Remembering the Reverend Martin Luther King, Jr.
As the U.S. observes this week the annual holiday in honor of the life of the Reverend Martin Luther King, Jr., we should not forget the ties between Dr. King and labor unions. In fact, when Dr. King was assassinated in Memphis, Tennessee in 1968, he was in that city in support of striking members of the sanitation workers’ union.
The ties between Dr. King and organized labor are well documented. U.S. labor unions—including our own—joined with Dr. King in pushing for enactment of the Civil Rights Act of 1964 and the Voting Rights Act of 1965.
Our union was proud to work with Dr. King. Both Local 6 and the Hotel Trades Council provided him and his movement with financial contributions and other resources beginning with his earliest days at the Southern Christian Leadership Conference. And all of us can be proud of the facts that Dr. King twice received Local 6’s Civil Rights Award and that the Hotel Trades Council was the first union in the nation to negotiate a paid holiday for its members in observance of his memory.
As we observe the Reverend Martin Luther King Jr.’s birth and the accomplishments of his life, it is appropriate to recall the beauty of his vision and the eloquence with which he advocated it. Here is one example. Speaking about American life in the later part of the 19th Century and the earlier part of the 20th Century, Dr. King noted that workers in those times had no rights and no respect, saying, “They lived a life that was socially submerged and barren.” Dr. King then added, in words powerful enough to resonate today, “The inspiring answer to this intolerable and dehumanizing existence was economic organization through trade unions."
Dr. King also recognized that unions played a crucial role in advancing workers of all races, creeds and ethnicities. He said, “African Americans read the history of labor and find it mirrors our own existence. We know that if we are not simultaneously organizing our strength we have no means to move forward.”
Reverend King later took that thought a step further, saying that any attack on unions was an attack on everyone “Our needs are identical with organized labor's needs—decent wages, fair working conditions, livable housing, old age security, and conditions in which families can grow, have education for our children and respect in our community. The duality of interests of labor and ourselves makes any crisis which lacerates unions a crisis from which we, too, bleed.”
There are other areas besides civil rights where Dr. King’s opinions were groundbreaking and inspiring. In 1965 he began to publicly express doubts about the Vietnam War. Two years later, in an April 4, 1967 appearance here in New York City, he spoke out strongly against our country’s involvement in the war. He even associated the war with economic injustice, arguing that the country needed serious moral change: "A nation that continues year after year to spend more money on military defense than on programs of social uplift is approaching spiritual death," Dr. King said.

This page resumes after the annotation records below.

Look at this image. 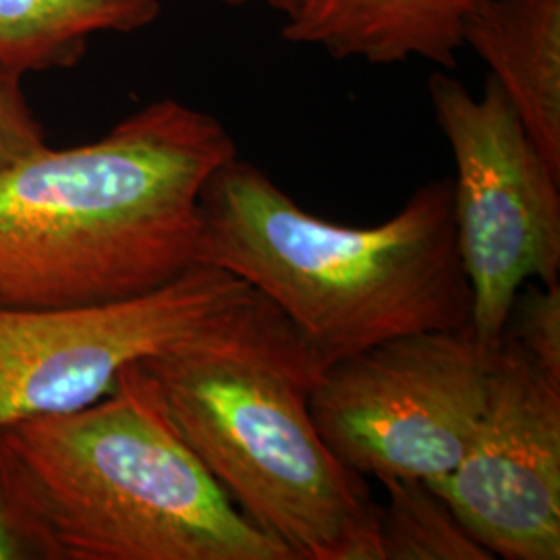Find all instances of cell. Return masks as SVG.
Listing matches in <instances>:
<instances>
[{
    "mask_svg": "<svg viewBox=\"0 0 560 560\" xmlns=\"http://www.w3.org/2000/svg\"><path fill=\"white\" fill-rule=\"evenodd\" d=\"M492 559H560V382L502 340L474 441L428 481Z\"/></svg>",
    "mask_w": 560,
    "mask_h": 560,
    "instance_id": "8",
    "label": "cell"
},
{
    "mask_svg": "<svg viewBox=\"0 0 560 560\" xmlns=\"http://www.w3.org/2000/svg\"><path fill=\"white\" fill-rule=\"evenodd\" d=\"M201 264L247 282L293 326L324 374L384 340L471 328L453 183H425L376 226L303 210L252 162L221 164L200 198Z\"/></svg>",
    "mask_w": 560,
    "mask_h": 560,
    "instance_id": "3",
    "label": "cell"
},
{
    "mask_svg": "<svg viewBox=\"0 0 560 560\" xmlns=\"http://www.w3.org/2000/svg\"><path fill=\"white\" fill-rule=\"evenodd\" d=\"M159 0H0V60L21 75L80 62L101 34H136L161 18Z\"/></svg>",
    "mask_w": 560,
    "mask_h": 560,
    "instance_id": "11",
    "label": "cell"
},
{
    "mask_svg": "<svg viewBox=\"0 0 560 560\" xmlns=\"http://www.w3.org/2000/svg\"><path fill=\"white\" fill-rule=\"evenodd\" d=\"M233 156L221 120L164 98L0 171V307L129 300L200 266L201 191Z\"/></svg>",
    "mask_w": 560,
    "mask_h": 560,
    "instance_id": "1",
    "label": "cell"
},
{
    "mask_svg": "<svg viewBox=\"0 0 560 560\" xmlns=\"http://www.w3.org/2000/svg\"><path fill=\"white\" fill-rule=\"evenodd\" d=\"M256 300L247 282L200 264L129 300L0 307V430L101 400L122 370L219 330Z\"/></svg>",
    "mask_w": 560,
    "mask_h": 560,
    "instance_id": "7",
    "label": "cell"
},
{
    "mask_svg": "<svg viewBox=\"0 0 560 560\" xmlns=\"http://www.w3.org/2000/svg\"><path fill=\"white\" fill-rule=\"evenodd\" d=\"M481 0H301L282 38L335 59L457 67L463 27Z\"/></svg>",
    "mask_w": 560,
    "mask_h": 560,
    "instance_id": "9",
    "label": "cell"
},
{
    "mask_svg": "<svg viewBox=\"0 0 560 560\" xmlns=\"http://www.w3.org/2000/svg\"><path fill=\"white\" fill-rule=\"evenodd\" d=\"M497 351L471 328L425 330L332 363L310 395L322 441L363 478L451 474L474 441Z\"/></svg>",
    "mask_w": 560,
    "mask_h": 560,
    "instance_id": "6",
    "label": "cell"
},
{
    "mask_svg": "<svg viewBox=\"0 0 560 560\" xmlns=\"http://www.w3.org/2000/svg\"><path fill=\"white\" fill-rule=\"evenodd\" d=\"M428 92L455 161L453 212L469 280L471 330L497 351L511 305L529 280L559 282L560 173L488 75L481 96L434 71Z\"/></svg>",
    "mask_w": 560,
    "mask_h": 560,
    "instance_id": "5",
    "label": "cell"
},
{
    "mask_svg": "<svg viewBox=\"0 0 560 560\" xmlns=\"http://www.w3.org/2000/svg\"><path fill=\"white\" fill-rule=\"evenodd\" d=\"M502 340L517 345L560 382V282H525L511 305Z\"/></svg>",
    "mask_w": 560,
    "mask_h": 560,
    "instance_id": "13",
    "label": "cell"
},
{
    "mask_svg": "<svg viewBox=\"0 0 560 560\" xmlns=\"http://www.w3.org/2000/svg\"><path fill=\"white\" fill-rule=\"evenodd\" d=\"M544 159L560 173V0H481L463 27Z\"/></svg>",
    "mask_w": 560,
    "mask_h": 560,
    "instance_id": "10",
    "label": "cell"
},
{
    "mask_svg": "<svg viewBox=\"0 0 560 560\" xmlns=\"http://www.w3.org/2000/svg\"><path fill=\"white\" fill-rule=\"evenodd\" d=\"M0 502L52 560H295L180 439L136 363L101 400L0 430Z\"/></svg>",
    "mask_w": 560,
    "mask_h": 560,
    "instance_id": "2",
    "label": "cell"
},
{
    "mask_svg": "<svg viewBox=\"0 0 560 560\" xmlns=\"http://www.w3.org/2000/svg\"><path fill=\"white\" fill-rule=\"evenodd\" d=\"M23 75L0 60V171L46 148L40 122L21 92Z\"/></svg>",
    "mask_w": 560,
    "mask_h": 560,
    "instance_id": "14",
    "label": "cell"
},
{
    "mask_svg": "<svg viewBox=\"0 0 560 560\" xmlns=\"http://www.w3.org/2000/svg\"><path fill=\"white\" fill-rule=\"evenodd\" d=\"M381 481L388 499L378 509V560H492L428 481Z\"/></svg>",
    "mask_w": 560,
    "mask_h": 560,
    "instance_id": "12",
    "label": "cell"
},
{
    "mask_svg": "<svg viewBox=\"0 0 560 560\" xmlns=\"http://www.w3.org/2000/svg\"><path fill=\"white\" fill-rule=\"evenodd\" d=\"M141 363L191 453L295 560H378L381 504L322 441L310 411L322 370L270 301Z\"/></svg>",
    "mask_w": 560,
    "mask_h": 560,
    "instance_id": "4",
    "label": "cell"
},
{
    "mask_svg": "<svg viewBox=\"0 0 560 560\" xmlns=\"http://www.w3.org/2000/svg\"><path fill=\"white\" fill-rule=\"evenodd\" d=\"M21 546L9 520H7V513H4V506L0 502V560L18 559L21 557Z\"/></svg>",
    "mask_w": 560,
    "mask_h": 560,
    "instance_id": "15",
    "label": "cell"
},
{
    "mask_svg": "<svg viewBox=\"0 0 560 560\" xmlns=\"http://www.w3.org/2000/svg\"><path fill=\"white\" fill-rule=\"evenodd\" d=\"M217 2L229 4V7H245V4L261 2V4H266V7L275 9V11H279L280 15H284V20H287L289 15H293L301 4V0H217Z\"/></svg>",
    "mask_w": 560,
    "mask_h": 560,
    "instance_id": "16",
    "label": "cell"
}]
</instances>
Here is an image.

By 1967 the work of the Reverend Martin Luther King Jr. and other civil rights leaders had led to the Civil Rights Act and the Voting Rights Act, two historic pieces of legislation that improved our country immensely. Dr. King then concentrated on fighting for the working poor in the U.S. Our Union participated in his Poor People’s Campaign, busing members to Washington D.C. to join in the legendary demonstrations associated with that drive. Although different phrasing was used at the time, the purpose of the Poor People’s Campaign was to draw attention to the gross income disparity in the United States; in other words, the growing wealth of the 1 percent at the expense of the 99 percent.
Recalling the life of Dr. King reminds us that our union’s fight for social justice is as old as the Hotel Trades Council itself. Here is a look back at this 76-year-old continuing story.
And you will find an historic look at our union’s involvement with the civil rights movement here.
Considering that we are a country that is still struggling with income inequality, where women earn 25 percent less than men in the same jobs, where unions are under attack in states like Michigan, Indiana and Ohio, where massive defense spending continues to take away money from domestic programs to help the poor, the elderly and the sick, and where 12 million undocumented workers live in fear in the shadows of the American mainstream, we should all remember that the greatest tribute we can pay to Dr. King’s memory is to maintain his dream and carry on his work.